_Data for this task_
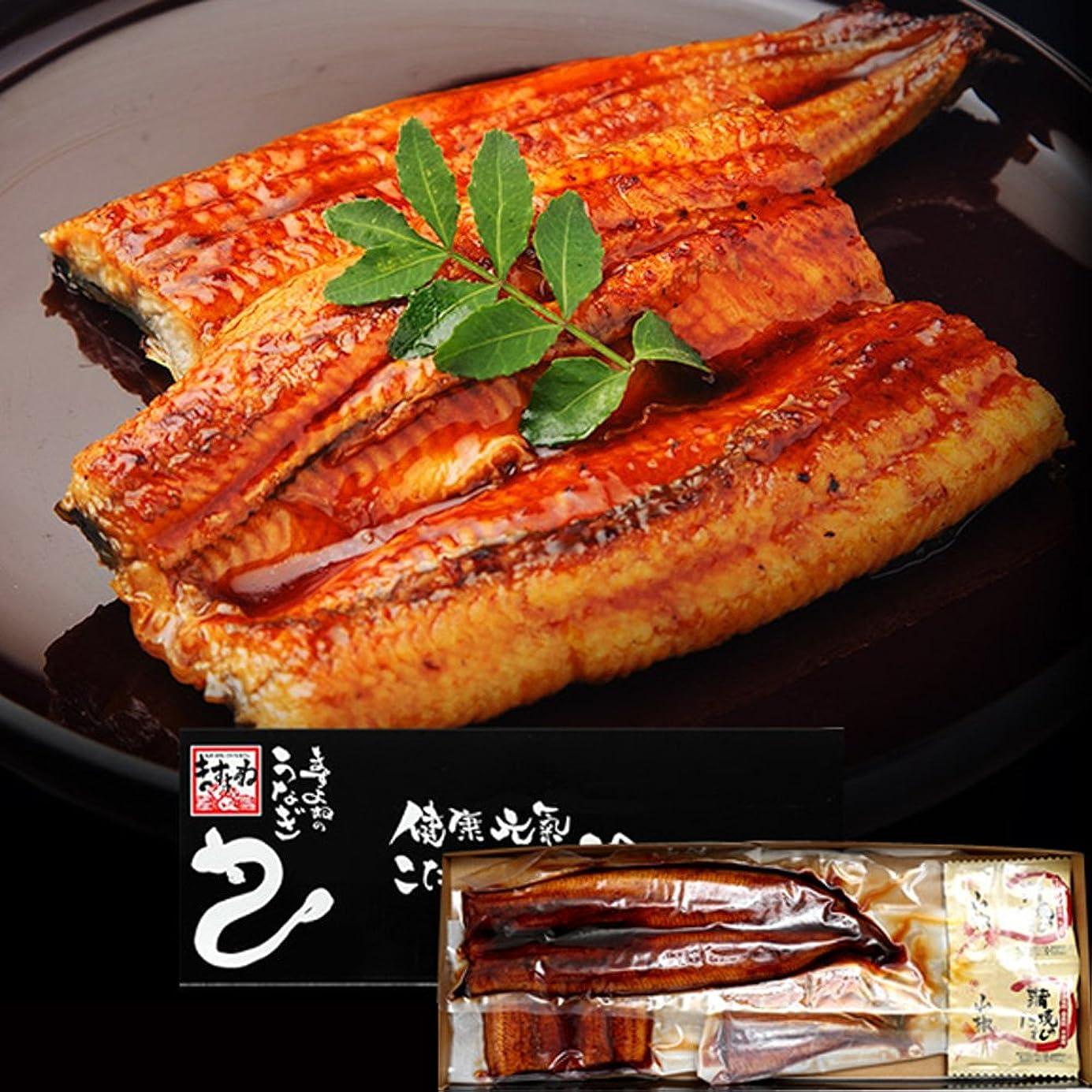 ますよね 特大 うなぎ蒲焼き (鰻蒲焼き1本 カット鰻2枚セット)[中国産] (3人前セット)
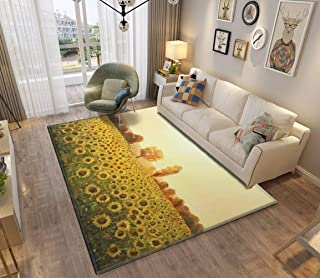 Area Rug and Carpet for Home Living Room, An oil painting on canvas of a rural sunset landscape with a golden Large Anti S...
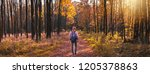woman hiking in forest at...   Shutterstock . vector #1205378863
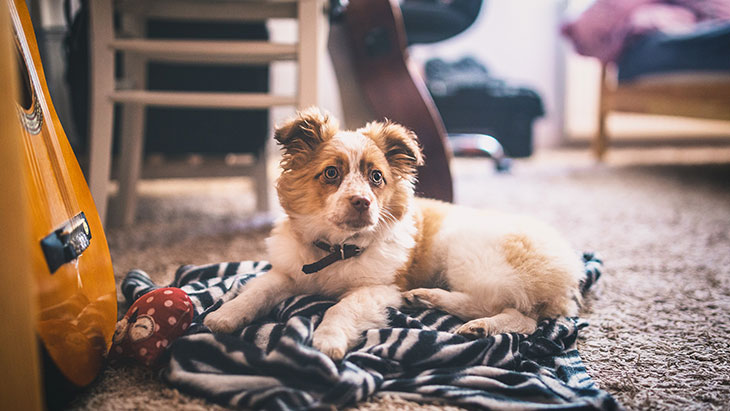 Remove Odor from Smoke, Pets and Mold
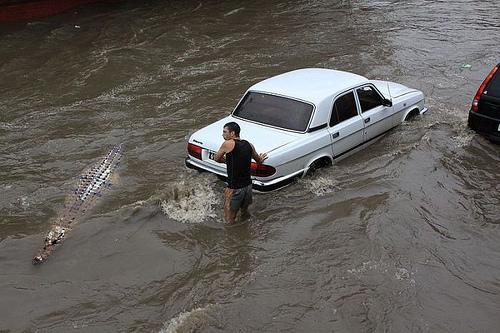 动物园遭水灾了?[动物图片]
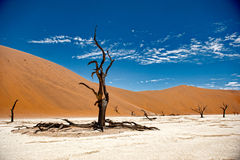 Namibia Desert, Deadvlei, Africa Royalty Free Stock Photo
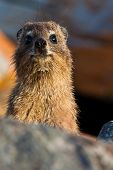Curious Looking Hyrax Animal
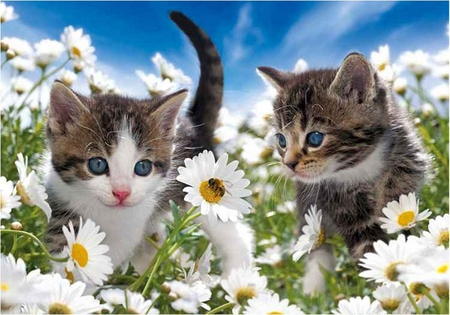 Cute kittens - cute, margarita, flower, garden, cat, kitten, daisy, animal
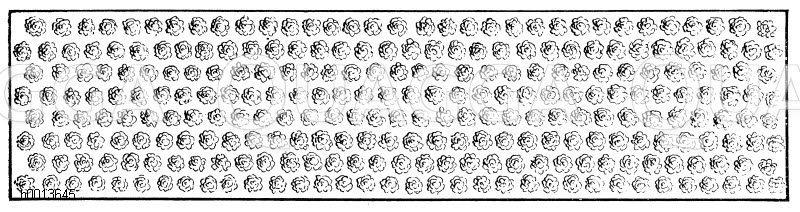Buschobst auf Zwergunterlage Zeichnung/Illustration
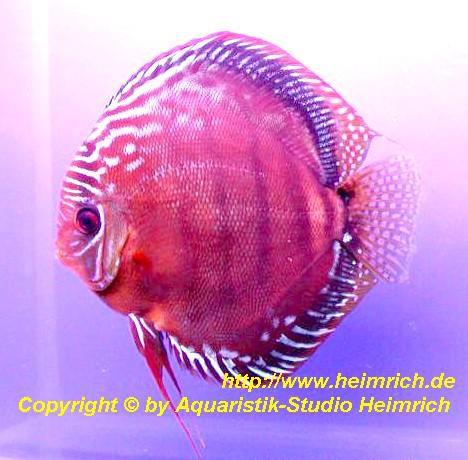 Diskus Alenquer - Größe 6,5cm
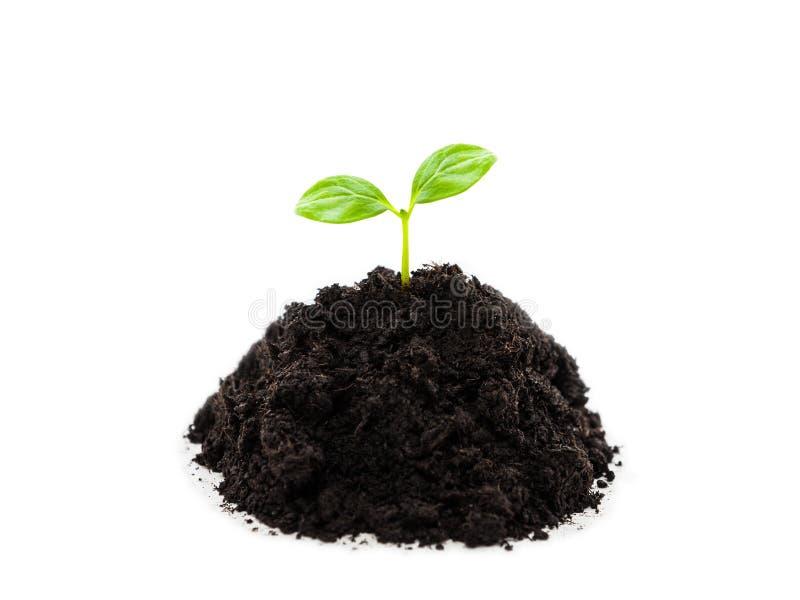 Kleines Grünpflanzesprösslingsblattwachstum am Schmutzbodenhaufen stockfotos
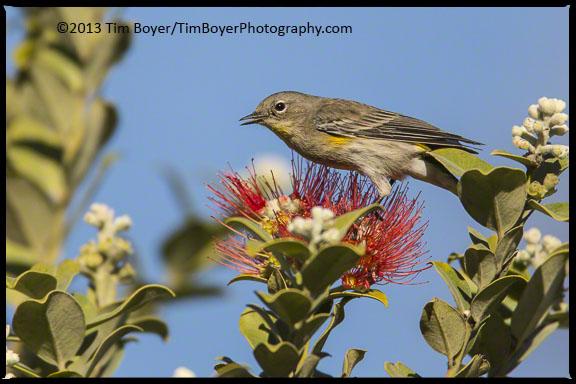A yellow-rumped Warbler feeding.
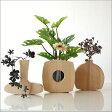 花瓶 天然木 一輪挿し 木製 花器 フラワーベース 花瓶 ガラス 試験管 花器 花瓶 おしゃれ フラワーベース ナチュラルウッド 花瓶 無垢 フラワーベース 一輪挿し インテリア雑貨 花瓶 ウッディーなユラユラベース ビーチ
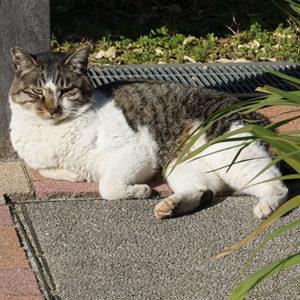 不動前緑道公園のネコ
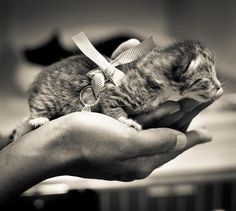 Ring Bearer: This came from The Animal Rescue League of Boston. Notice what is tied to the sweet little baby.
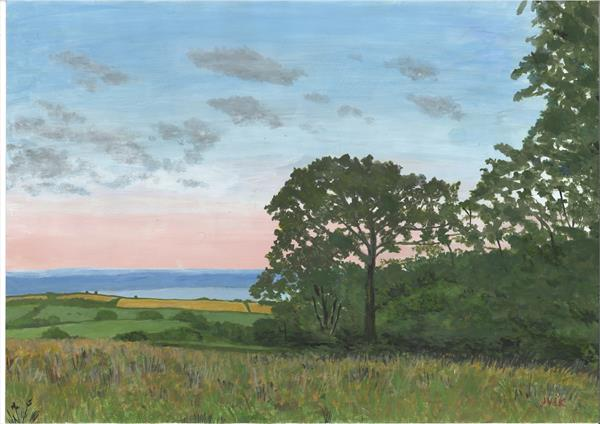 Field off Harwell Lane, South Brent by John Van Der Kiste
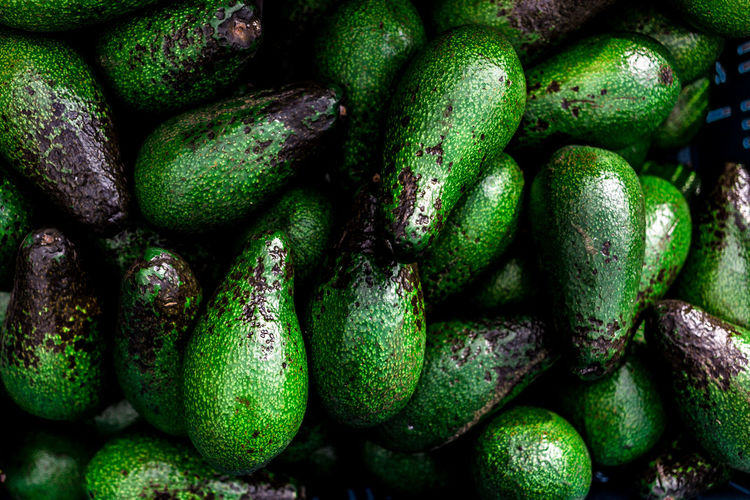 fresh avocados 👅 Avocado Light And Reflection Backgrounds Close-up Composition Eye4photography  EyeEm Best Shots Food Freshness Full Frame Green Color Healthy Healthy Eating Healthy Food Healthy Lifestyle Light And Shadow Nature Textured  Textures And Surfaces Top Perspective Vegan Vegan Food Veganfoodporn Vegetable Veggie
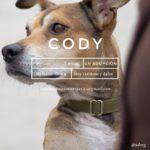 udoog-cody-en-adopcion-instagram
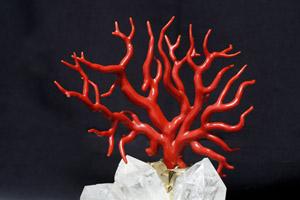 branche naturelle de corail rouge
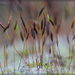 Garden Moss by jamibann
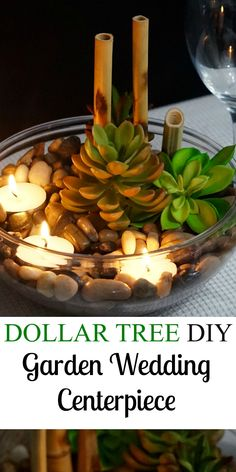 Dollar Tree Simply Succulent Centerpiece Perfect For Your Event or Home! #WeddingIdeasCenterpieces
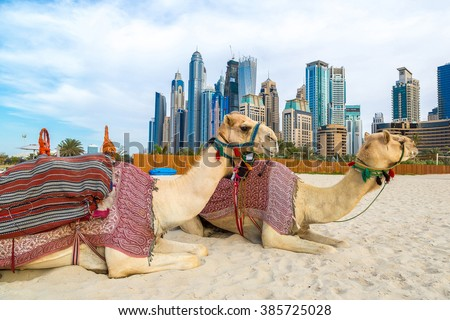 Camel in front of Dubai Marina in a summer day, United Arab Emirates Royalty-Free Stock Photo #385725028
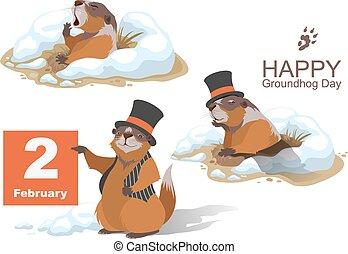 day., marmota, conjunto, marmota, feliz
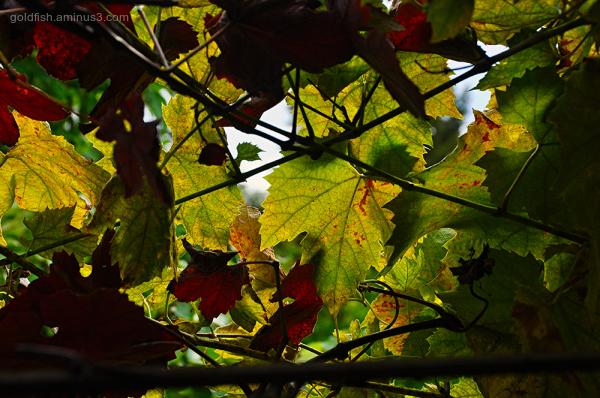 Autumn Entropy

_Task item_
The output must be every line of the records, printed exactly, with the pictures omitted.

_Output of the task_
 ますよね 特大 うなぎ蒲焼き (鰻蒲焼き1本 カット鰻2枚セット)[中国産] (3人前セット)
 Area Rug and Carpet for Home Living Room, An oil painting on canvas of a rural sunset landscape with a golden Large Anti S...
woman hiking in forest at...   Shutterstock . vector #1205378863
 Remove Odor from Smoke, Pets and Mold
 动物园遭水灾了?[动物图片]
 Namibia Desert, Deadvlei, Africa Royalty Free Stock Photo
Curious Looking Hyrax Animal
 Cute kittens - cute, margarita, flower, garden, cat, kitten, daisy, animal
Buschobst auf Zwergunterlage Zeichnung/Illustration
 Diskus Alenquer - Größe 6,5cm
 Kleines Grünpflanzesprösslingsblattwachstum am Schmutzbodenhaufen stockfotos
A yellow-rumped Warbler feeding.
 花瓶 天然木 一輪挿し 木製 花器 フラワーベース 花瓶 ガラス 試験管 花器 花瓶 おしゃれ フラワーベース ナチュラルウッド 花瓶 無垢 フラワーベース 一輪挿し インテリア雑貨 花瓶 ウッディーなユラユラベース ビーチ
 不動前緑道公園のネコ
 Ring Bearer: This came from The Animal Rescue League of Boston. Notice what is tied to the sweet little baby.
 Field off Harwell Lane, South Brent by John Van Der Kiste
 fresh avocados 👅 Avocado Light And Reflection Backgrounds Close-up Composition Eye4photography  EyeEm Best Shots Food Freshness Full Frame Green Color Healthy Healthy Eating Healthy Food Healthy Lifestyle Light And Shadow Nature Textured  Textures And Surfaces Top Perspective Vegan Vegan Food Veganfoodporn Vegetable Veggie
 udoog-cody-en-adopcion-instagram
 branche naturelle de corail rouge
 Garden Moss by jamibann
 Dollar Tree Simply Succulent Centerpiece Perfect For Your Event or Home! #WeddingIdeasCenterpieces
 Camel in front of Dubai Marina in a summer day, United Arab Emirates Royalty-Free Stock Photo #385725028
 day., marmota, conjunto, marmota, feliz
 Autumn Entropy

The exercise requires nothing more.